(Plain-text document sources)
┏━━

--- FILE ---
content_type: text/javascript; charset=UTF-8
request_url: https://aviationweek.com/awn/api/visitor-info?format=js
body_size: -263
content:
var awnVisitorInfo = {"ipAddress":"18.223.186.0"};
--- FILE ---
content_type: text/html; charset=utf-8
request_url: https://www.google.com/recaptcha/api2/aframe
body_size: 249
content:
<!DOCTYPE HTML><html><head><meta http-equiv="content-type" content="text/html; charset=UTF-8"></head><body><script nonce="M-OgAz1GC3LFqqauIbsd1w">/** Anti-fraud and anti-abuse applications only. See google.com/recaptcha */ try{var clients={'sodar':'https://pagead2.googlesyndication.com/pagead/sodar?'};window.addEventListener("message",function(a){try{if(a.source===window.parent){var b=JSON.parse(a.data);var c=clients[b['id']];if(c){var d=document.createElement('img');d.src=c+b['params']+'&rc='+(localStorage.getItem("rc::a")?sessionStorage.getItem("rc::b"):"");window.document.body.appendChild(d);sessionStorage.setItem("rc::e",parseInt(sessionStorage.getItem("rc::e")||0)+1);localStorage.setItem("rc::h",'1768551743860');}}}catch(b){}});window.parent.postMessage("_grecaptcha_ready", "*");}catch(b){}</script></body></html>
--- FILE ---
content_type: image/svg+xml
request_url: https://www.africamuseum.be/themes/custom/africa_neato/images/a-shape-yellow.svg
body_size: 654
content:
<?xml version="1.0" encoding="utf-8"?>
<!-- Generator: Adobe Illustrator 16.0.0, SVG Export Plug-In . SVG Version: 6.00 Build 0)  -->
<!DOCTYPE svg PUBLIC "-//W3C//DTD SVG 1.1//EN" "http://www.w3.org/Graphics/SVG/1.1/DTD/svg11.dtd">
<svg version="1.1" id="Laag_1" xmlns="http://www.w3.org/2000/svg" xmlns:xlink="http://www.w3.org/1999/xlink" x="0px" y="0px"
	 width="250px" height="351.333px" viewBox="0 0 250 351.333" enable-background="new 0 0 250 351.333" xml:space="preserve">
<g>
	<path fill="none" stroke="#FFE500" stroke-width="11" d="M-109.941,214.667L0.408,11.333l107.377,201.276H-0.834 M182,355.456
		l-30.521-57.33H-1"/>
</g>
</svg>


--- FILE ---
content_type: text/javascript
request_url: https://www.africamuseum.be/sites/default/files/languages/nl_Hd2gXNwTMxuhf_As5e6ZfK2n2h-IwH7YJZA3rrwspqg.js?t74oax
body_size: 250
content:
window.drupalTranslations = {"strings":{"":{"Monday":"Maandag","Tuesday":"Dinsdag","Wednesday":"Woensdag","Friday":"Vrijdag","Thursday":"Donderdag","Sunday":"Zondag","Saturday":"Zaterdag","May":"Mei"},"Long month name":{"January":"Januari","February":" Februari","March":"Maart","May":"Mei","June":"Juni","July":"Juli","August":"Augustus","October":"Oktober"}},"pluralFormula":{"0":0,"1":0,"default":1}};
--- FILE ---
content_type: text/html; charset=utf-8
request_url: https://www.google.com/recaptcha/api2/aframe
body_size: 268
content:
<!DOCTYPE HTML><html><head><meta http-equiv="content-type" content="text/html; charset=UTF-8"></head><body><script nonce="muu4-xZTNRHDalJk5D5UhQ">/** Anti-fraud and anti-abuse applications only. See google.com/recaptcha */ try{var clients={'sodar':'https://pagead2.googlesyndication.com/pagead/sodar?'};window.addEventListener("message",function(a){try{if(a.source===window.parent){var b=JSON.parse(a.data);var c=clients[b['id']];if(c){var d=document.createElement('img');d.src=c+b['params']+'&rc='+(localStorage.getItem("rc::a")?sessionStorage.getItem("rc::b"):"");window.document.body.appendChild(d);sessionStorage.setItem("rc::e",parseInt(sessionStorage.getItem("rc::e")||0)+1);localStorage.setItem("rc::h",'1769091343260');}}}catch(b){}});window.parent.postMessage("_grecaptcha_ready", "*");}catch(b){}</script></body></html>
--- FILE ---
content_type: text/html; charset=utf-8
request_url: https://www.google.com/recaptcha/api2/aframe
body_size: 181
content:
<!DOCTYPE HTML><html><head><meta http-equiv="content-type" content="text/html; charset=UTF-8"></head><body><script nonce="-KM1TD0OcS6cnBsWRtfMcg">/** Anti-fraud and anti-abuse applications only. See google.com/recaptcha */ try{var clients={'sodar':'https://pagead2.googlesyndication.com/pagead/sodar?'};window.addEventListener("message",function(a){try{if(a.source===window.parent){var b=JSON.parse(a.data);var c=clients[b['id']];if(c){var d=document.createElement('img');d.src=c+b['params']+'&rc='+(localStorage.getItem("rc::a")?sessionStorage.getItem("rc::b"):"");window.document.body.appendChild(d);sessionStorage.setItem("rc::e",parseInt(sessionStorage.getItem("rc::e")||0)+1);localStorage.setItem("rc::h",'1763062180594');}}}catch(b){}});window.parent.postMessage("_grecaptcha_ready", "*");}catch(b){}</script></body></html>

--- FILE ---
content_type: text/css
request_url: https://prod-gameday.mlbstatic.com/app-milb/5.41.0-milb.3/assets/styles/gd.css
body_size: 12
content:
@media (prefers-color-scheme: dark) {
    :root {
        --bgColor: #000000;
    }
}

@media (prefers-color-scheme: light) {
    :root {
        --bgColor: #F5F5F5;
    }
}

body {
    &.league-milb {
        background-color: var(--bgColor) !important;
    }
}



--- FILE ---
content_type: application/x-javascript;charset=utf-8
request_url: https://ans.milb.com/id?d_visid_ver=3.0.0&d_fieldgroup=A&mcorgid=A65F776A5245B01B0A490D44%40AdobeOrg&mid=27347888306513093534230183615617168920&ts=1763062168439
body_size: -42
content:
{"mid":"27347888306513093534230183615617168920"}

┗━━

▶ What the task requires
Find the lines above that include the string "africamuseum" and copy them.

▶ Reply
request_url: https://www.africamuseum.be/themes/custom/africa_neato/images/a-shape-yellow.svg
request_url: https://www.africamuseum.be/sites/default/files/languages/nl_Hd2gXNwTMxuhf_As5e6ZfK2n2h-IwH7YJZA3rrwspqg.js?t74oax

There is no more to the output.